> _Prompt_
Please copy the material from its start down through the line containing "3. black rubber", substituting "farthest" for "furthest" and keeping everything else unchanged. Return only those lines.

> _Record extracts_
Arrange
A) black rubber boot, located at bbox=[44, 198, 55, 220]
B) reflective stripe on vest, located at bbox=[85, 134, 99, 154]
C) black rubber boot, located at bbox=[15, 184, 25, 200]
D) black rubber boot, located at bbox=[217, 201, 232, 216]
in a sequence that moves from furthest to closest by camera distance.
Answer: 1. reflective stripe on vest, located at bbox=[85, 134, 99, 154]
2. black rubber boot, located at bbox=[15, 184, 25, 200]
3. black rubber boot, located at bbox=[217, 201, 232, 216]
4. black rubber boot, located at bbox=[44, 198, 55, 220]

> _Answer in full_
Arrange
A) black rubber boot, located at bbox=[44, 198, 55, 220]
B) reflective stripe on vest, located at bbox=[85, 134, 99, 154]
C) black rubber boot, located at bbox=[15, 184, 25, 200]
D) black rubber boot, located at bbox=[217, 201, 232, 216]
in a sequence that moves from farthest to closest by camera distance.
Answer: 1. reflective stripe on vest, located at bbox=[85, 134, 99, 154]
2. black rubber boot, located at bbox=[15, 184, 25, 200]
3. black rubber boot, located at bbox=[217, 201, 232, 216]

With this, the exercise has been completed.